2 kilowatt peak installation in the English south-west:






























Output

1800 kWh
Export 900 kWh
FIT 36.5p per kWh
Total value 328.5
Used in the home 900 kWh
Saving in electricity bill 13p per kWh
Total value 117
Total value of installation 445.5

The cost of such an installation today would be about £10,000, meaning a running return of about 4.5%. A PV installation is likely to last 25 years or more, so the installation pays back its cost, but with only a little to spare. In the north of England, the figures would be even less good. PV is nice, but it isn’t a money-spinner. To attract large-scale investment, the FIT might have had to be 50p or more.


Wind is better
A 15 kW turbine at the end of a large rural garden or on a village green would cost about £50,000 (source: Proven Turbines: £41,000 for the turbine and my estimate of £9,000 for installation and grid connection). This machine would generate perhaps 25,000 kilowatt hours on a windy and exposed site with minimal turbulence created by trees. All this would get pumped into the grid. (This is good – you get more cash from exporting the electricity than you would save by using it yourself.)

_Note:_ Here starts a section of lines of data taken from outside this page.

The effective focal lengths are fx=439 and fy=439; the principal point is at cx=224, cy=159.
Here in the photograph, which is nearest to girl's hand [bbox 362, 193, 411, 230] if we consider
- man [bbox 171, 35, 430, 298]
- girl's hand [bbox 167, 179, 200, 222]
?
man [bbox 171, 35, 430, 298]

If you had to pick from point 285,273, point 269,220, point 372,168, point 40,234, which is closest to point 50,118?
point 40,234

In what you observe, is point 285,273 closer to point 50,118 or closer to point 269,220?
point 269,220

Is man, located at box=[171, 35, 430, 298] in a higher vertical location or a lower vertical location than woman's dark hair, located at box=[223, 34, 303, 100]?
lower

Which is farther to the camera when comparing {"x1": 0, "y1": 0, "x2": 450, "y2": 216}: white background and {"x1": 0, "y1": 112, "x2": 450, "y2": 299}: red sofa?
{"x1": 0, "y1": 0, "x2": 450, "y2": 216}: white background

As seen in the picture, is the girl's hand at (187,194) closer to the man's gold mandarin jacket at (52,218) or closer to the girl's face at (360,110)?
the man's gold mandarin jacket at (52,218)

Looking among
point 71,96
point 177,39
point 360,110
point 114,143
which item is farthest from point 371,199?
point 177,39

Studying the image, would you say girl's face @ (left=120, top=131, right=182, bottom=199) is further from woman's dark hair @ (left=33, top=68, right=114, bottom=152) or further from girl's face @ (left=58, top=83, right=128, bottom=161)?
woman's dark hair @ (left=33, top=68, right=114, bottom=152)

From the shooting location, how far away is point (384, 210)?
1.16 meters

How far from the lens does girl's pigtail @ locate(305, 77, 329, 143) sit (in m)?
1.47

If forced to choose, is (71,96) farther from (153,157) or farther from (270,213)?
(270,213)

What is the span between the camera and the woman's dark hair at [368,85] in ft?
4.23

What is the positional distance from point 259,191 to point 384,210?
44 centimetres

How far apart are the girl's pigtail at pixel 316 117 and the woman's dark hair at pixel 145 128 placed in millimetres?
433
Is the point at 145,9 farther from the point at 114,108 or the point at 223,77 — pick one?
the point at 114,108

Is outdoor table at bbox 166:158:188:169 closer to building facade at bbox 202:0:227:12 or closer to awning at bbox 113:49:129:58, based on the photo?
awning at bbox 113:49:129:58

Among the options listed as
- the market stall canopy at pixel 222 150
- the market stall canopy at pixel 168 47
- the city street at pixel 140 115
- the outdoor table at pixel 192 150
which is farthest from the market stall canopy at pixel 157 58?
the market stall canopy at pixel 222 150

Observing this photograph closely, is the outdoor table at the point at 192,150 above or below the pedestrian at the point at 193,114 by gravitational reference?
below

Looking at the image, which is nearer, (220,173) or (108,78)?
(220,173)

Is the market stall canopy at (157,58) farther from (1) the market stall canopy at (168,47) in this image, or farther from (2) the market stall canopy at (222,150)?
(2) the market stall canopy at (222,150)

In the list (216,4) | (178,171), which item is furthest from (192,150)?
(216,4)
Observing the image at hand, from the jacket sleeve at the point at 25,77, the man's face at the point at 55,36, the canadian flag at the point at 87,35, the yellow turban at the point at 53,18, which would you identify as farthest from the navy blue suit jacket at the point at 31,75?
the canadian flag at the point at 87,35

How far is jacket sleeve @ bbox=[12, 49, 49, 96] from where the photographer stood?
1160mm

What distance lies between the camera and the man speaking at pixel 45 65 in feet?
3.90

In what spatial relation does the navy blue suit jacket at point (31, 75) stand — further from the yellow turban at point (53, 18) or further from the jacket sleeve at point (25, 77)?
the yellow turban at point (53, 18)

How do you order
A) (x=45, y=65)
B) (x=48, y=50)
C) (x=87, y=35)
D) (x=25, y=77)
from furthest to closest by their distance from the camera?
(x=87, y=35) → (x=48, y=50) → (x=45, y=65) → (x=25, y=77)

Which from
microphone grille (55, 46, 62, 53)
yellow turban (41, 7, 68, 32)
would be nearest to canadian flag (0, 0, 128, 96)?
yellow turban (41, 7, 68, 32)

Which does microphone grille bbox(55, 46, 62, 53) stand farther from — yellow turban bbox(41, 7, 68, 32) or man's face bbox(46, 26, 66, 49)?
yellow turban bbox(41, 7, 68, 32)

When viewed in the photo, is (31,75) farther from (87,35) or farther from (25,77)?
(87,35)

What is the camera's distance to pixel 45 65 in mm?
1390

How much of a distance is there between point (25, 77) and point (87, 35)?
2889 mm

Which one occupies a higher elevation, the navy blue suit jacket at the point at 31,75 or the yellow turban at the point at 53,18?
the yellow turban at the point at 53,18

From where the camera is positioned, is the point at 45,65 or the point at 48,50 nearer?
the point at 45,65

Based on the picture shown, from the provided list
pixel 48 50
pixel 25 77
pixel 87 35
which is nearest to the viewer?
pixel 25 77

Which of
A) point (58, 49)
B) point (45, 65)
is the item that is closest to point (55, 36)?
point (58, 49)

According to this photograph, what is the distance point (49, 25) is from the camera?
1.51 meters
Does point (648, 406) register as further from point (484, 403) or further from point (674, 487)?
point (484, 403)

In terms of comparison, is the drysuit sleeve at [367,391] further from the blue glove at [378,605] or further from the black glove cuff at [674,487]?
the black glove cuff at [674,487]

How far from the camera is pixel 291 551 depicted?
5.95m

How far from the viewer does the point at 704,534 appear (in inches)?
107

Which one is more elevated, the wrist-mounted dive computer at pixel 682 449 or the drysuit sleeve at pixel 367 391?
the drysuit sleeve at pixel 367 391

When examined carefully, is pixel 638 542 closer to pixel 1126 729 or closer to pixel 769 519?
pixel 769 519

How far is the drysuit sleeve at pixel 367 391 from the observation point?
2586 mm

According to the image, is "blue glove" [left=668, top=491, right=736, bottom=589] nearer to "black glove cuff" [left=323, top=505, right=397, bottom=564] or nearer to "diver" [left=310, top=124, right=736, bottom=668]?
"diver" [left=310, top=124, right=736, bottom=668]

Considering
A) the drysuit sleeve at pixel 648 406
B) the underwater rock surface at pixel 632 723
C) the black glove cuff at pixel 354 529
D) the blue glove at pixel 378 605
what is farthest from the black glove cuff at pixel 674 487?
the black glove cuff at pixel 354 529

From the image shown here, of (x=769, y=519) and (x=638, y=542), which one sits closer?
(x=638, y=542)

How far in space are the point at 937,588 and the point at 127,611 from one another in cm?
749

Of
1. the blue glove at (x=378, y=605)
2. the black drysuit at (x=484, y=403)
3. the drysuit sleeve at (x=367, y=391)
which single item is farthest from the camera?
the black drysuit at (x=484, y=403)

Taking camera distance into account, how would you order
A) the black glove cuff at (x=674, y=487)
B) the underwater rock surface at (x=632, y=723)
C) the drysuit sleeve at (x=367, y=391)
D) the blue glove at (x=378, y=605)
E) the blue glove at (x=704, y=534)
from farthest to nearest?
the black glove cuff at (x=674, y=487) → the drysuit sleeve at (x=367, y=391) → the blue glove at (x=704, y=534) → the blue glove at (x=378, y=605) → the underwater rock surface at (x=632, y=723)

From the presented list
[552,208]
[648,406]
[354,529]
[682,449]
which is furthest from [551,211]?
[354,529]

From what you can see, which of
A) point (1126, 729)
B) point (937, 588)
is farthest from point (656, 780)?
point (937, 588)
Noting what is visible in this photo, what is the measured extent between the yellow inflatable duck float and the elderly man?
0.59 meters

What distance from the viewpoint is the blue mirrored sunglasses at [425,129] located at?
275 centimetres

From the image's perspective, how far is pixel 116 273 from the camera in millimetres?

15 kilowatt wind turbine in a good location:
























Output

25,000 kWh
Export 25,000 kWh
FIT 23p per kWh
Total value 5750
Less: yearly maintenance cost (estimate) 750
Total value of installation 5000

If these estimates are correct, the return on a 15 kilowatt turbine would be 10% p.a. A machine should last twenty years or more. It isn’t a return that would excite Goldman Sachs, but it isn’t bad. Go for a wind turbine, not for the more glamorous solar panels.